There is a significant rhythm in Gclc (A) and Gclm (B) mRNA but not in GS mRNA profile (C). Data for (A–C) were analyzed by a 1-way ANOVA and Bonferroni's post-tests, and an asterisk marks significantly higher values relative to the lowest value (p<0.05). In cyc⁰¹ mutants, the peak in Gclc (D) and Gclm (E) is abolished while GS mRNA is not affected (F). In per⁰¹ mutants, the trough-to-peak differences in Gclc (G) and Gclm (H) are abolished while GS is not changed (I). Different subscript letters in (D–I) indicate a significant difference between treatment groups. All graphs are average values obtained from 3–5 independent bio-replicates (± SEM) and normalized to ZT 0 or ZT 4 as appropriate.

Figure 3. Circadian expression of GCLc isoforms.

Daily oscillations in (A) total Gclc mRNA levels were also significant when (B) Gclc-RA and (C) Gclc-RB isoforms were measured separately using isoform-specific primers. The two isoforms share the same coding regions, but have distinct 5′ UTR regions. All graphs are average values obtained from 3 independent bio-repeats each normalized to the time point with the lowest expression. An asterisk indicates significant difference from the trough based on a 1-way ANOVA and Bonferroni's post-tests (p<0.05).

Figure 4. Circadian rhythm in Gclm expression persists in constant darkness.

(A) tim and (B) Gclm mRNA expression show a circadian rhythm in heads of CS flies on the second day of constant darkness. An asterisk indicates a significant difference in the expression level between the trough of each gene and the peak (p<0.05). (C) No significant rhythm was detected in Gclc mRNA levels in wild type flies. Data represents average values obtained from 3 independent bio-replicates (± SEM) and normalized to ZT 0. Significance was calculated by a 1-way ANOVA and Bonferroni's multiple comparison post-tests. CT = Circadian Time. Shaded horizontal bars indicate subjective day.

Figure 5. Profiles of GCL proteins and their ratio over the circadian day in the heads of wild type CS males.

(A) GCLm and (B) GCLc protein levels based on average densitometry of signals obtained on Western blots with anti-GCLc or anti-GCLm antibodies normalized to signals obtained with anti-actin antibodies. Each replicate was normalized to the time point with the lowest expression. (C) Ratio of GCLc to GCLm protein over the circadian day in wild type CS males. (A–C) Data represent average values ± SEM obtained from 8 immunoblots performed with 4 independent bio-replicates. Statistical significance was determined by a 1-way ANOVA and Dunnett's post-test as denoted by asterisks (p<0.05).

Figure 6. Circadian regulation of GCL enzymatic activity.
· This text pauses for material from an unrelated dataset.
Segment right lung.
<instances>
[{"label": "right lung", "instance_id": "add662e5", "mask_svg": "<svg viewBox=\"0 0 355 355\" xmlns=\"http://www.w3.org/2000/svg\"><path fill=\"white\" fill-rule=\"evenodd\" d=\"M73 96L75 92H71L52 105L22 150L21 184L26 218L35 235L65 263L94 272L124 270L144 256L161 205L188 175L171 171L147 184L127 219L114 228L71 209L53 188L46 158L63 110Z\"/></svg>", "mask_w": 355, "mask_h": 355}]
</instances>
(A) Daily profile of GCL activity in heads of CS flies as measured by the formation of the GCL product, γ-GC. Data represents average values ± SEM obtained from 4 independent bio-replicates (total N = 16). An asterisk indicates a significant difference between the peak and trough time points calculated by 1-way ANOVA and Bonferroni post-tests. (B) GCL activity was altered in per⁰¹ and cyc⁰¹ mutants such that no statistical difference was detected between time points where control CS flies showed peak at (ZT 0) and trough (ZT 8). Bars show average values ± SEM obtained from 4–5 independent bio-replicates (total N = 16). Data in (B) are analyzed by 2-way ANOVA and Bonferroni's post-tests. Different subscript letters indicate significant differences between treatment groups (p<0.05).

Figure 7. Circadian regulation of GstD1 expression.

(A) A circadian rhythm in GstD1 mRNA levels was detected in wild type (CS) flies with a peak at ZT 8 significantly different from the trough at ZT 20 (p<0.01). (B) No significant difference was observed between ZT 8 and ZT 20 in per⁰¹ and cyc⁰¹ flies while the difference was observed in CS heads (p<0.01). Data represent average values (± SEM) obtained from 3 independent bio-replicates and normalized to ZT 0. Data were analyzed by a 2-way ANOVA and Bonferroni's post-tests. Different subscript letters indicate significant difference between treatment groups.